## begin The records

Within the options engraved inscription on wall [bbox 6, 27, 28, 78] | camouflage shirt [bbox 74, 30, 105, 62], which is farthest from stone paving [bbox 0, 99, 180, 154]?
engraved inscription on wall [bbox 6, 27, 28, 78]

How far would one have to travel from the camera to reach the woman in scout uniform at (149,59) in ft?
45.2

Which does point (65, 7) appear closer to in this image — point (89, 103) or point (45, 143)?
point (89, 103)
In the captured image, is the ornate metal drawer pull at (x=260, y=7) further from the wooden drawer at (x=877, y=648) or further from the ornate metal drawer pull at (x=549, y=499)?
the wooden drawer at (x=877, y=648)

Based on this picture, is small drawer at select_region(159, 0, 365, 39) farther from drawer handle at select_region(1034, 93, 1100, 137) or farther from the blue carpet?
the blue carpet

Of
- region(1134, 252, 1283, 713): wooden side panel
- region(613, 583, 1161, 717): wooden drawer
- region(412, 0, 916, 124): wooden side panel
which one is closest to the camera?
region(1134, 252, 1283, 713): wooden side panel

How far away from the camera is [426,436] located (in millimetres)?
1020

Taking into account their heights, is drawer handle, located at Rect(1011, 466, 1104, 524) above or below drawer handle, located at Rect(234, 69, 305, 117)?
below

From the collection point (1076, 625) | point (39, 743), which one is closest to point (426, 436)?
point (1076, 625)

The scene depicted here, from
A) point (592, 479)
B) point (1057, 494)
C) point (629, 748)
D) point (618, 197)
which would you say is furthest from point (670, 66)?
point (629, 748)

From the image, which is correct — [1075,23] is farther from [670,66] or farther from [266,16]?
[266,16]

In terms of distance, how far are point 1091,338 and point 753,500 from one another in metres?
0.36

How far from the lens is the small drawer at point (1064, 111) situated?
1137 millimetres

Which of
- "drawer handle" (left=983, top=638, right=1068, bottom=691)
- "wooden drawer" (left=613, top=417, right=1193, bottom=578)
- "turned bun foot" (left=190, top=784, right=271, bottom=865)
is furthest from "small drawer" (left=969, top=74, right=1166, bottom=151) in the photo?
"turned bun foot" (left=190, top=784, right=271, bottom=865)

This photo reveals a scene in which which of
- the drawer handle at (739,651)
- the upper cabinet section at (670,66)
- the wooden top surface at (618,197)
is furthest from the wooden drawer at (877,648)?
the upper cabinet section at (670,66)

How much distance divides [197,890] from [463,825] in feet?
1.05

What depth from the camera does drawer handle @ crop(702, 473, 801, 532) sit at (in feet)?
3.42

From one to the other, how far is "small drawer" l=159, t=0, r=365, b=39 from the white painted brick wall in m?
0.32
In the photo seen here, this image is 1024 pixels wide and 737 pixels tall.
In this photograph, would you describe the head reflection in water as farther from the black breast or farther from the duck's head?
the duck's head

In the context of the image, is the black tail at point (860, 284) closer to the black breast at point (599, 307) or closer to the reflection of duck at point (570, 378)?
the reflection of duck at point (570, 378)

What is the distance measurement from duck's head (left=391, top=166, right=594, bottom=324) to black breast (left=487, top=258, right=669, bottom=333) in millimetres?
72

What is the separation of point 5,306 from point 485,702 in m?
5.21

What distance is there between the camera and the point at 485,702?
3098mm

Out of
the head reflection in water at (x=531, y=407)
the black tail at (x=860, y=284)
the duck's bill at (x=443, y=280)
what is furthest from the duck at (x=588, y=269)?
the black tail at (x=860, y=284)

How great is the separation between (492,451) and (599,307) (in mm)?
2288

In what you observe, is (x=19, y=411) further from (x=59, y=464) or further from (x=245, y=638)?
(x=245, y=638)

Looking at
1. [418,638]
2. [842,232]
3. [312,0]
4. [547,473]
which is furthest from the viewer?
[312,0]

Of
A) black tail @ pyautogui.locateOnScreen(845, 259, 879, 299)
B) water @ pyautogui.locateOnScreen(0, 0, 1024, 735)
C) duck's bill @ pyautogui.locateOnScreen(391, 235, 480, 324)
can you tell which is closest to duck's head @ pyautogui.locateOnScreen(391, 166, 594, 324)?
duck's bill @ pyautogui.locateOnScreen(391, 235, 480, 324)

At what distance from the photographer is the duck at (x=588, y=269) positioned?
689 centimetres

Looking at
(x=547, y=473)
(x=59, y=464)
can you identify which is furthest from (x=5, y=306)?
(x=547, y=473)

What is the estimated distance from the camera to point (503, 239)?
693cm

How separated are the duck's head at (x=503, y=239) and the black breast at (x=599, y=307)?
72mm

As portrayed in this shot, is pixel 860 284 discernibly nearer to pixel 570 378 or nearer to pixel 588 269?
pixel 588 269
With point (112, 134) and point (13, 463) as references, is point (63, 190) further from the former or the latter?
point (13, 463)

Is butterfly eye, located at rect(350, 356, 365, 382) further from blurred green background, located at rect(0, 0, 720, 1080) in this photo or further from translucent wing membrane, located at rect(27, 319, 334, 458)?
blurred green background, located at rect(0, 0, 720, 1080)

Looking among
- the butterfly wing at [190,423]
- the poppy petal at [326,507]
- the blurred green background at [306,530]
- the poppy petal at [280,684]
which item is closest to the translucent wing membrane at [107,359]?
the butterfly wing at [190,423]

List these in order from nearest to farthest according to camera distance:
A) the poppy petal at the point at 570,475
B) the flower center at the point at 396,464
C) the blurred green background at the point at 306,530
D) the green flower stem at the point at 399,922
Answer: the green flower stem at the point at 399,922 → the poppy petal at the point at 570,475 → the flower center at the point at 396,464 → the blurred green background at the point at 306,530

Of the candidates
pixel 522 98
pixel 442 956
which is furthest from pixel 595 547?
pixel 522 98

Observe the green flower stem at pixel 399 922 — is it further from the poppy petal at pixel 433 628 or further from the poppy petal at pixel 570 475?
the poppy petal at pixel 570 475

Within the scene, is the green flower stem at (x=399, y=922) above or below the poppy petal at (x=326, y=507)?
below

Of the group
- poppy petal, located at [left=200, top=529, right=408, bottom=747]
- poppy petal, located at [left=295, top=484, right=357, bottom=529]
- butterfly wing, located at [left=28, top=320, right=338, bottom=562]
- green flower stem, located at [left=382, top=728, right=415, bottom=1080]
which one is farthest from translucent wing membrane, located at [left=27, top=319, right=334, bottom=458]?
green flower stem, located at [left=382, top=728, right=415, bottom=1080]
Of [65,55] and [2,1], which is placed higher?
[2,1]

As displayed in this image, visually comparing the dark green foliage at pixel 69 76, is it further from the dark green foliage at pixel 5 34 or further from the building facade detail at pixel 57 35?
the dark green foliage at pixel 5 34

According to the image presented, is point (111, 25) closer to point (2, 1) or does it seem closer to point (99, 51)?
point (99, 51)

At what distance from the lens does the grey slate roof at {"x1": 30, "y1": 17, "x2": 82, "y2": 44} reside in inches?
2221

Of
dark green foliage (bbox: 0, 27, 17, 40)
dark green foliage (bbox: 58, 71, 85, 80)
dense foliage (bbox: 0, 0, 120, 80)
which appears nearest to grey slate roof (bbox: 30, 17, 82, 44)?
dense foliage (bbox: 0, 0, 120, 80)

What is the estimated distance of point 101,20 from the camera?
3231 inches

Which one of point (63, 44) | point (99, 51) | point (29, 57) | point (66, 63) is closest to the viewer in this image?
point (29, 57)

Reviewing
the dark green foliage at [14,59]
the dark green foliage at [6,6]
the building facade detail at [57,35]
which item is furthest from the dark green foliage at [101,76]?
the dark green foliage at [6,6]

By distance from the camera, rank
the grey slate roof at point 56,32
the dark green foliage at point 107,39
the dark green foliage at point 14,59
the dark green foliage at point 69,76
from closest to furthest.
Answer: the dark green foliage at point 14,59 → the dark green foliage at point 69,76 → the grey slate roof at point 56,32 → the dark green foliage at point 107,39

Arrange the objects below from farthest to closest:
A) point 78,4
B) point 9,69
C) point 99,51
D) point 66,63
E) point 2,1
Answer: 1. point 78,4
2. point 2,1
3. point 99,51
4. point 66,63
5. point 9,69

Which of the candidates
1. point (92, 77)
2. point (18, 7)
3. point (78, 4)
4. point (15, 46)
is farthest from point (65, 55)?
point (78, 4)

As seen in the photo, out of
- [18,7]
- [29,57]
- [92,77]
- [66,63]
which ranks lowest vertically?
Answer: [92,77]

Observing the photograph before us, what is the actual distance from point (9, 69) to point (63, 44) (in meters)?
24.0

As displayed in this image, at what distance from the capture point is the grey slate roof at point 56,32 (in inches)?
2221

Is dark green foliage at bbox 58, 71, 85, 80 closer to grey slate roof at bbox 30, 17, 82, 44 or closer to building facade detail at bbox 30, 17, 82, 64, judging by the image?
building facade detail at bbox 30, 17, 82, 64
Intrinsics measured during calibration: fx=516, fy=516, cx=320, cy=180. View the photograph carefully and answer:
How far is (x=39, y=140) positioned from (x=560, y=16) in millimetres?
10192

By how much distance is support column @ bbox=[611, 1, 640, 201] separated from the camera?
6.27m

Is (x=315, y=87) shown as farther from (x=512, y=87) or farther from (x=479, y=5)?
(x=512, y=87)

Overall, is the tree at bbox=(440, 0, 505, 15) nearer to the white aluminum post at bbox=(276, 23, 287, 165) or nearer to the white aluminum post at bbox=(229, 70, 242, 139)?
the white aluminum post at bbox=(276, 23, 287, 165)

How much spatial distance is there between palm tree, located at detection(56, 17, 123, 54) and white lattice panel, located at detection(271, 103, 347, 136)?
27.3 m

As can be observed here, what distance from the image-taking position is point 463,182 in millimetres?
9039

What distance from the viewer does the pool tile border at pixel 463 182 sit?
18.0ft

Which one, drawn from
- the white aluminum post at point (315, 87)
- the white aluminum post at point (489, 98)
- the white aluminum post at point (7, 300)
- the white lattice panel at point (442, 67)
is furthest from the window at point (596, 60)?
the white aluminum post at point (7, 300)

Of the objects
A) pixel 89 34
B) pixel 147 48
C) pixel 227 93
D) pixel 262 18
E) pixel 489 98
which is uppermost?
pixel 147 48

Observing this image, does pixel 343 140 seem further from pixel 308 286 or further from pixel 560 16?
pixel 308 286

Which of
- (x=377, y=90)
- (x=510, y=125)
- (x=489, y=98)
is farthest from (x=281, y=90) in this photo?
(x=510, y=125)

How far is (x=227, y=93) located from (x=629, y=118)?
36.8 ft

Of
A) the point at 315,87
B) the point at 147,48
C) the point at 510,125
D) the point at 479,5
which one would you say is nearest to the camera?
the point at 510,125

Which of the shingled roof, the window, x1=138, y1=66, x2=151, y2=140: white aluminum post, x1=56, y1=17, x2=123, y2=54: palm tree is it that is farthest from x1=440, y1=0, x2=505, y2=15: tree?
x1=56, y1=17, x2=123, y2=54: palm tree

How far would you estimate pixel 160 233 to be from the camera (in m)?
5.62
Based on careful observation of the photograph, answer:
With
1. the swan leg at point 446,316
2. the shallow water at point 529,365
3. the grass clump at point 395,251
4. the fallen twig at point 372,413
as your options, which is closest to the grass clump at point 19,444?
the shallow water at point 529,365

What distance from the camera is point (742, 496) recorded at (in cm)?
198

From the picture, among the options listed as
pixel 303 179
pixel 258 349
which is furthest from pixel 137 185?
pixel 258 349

## end The records

◆ **Instruction**:
From the line containing "How far would you" down to the final line of the data, write out every line exactly; both the first and last of these belong in your answer, and nothing else does.

◆ **Reply**:
How far would you estimate pixel 160 233 to be from the camera (in m)?
5.62
Based on careful observation of the photograph, answer:
With
1. the swan leg at point 446,316
2. the shallow water at point 529,365
3. the grass clump at point 395,251
4. the fallen twig at point 372,413
as your options, which is closest to the grass clump at point 19,444?
the shallow water at point 529,365

What distance from the camera is point (742, 496) recorded at (in cm)?
198

From the picture, among the options listed as
pixel 303 179
pixel 258 349
which is furthest from pixel 137 185?
pixel 258 349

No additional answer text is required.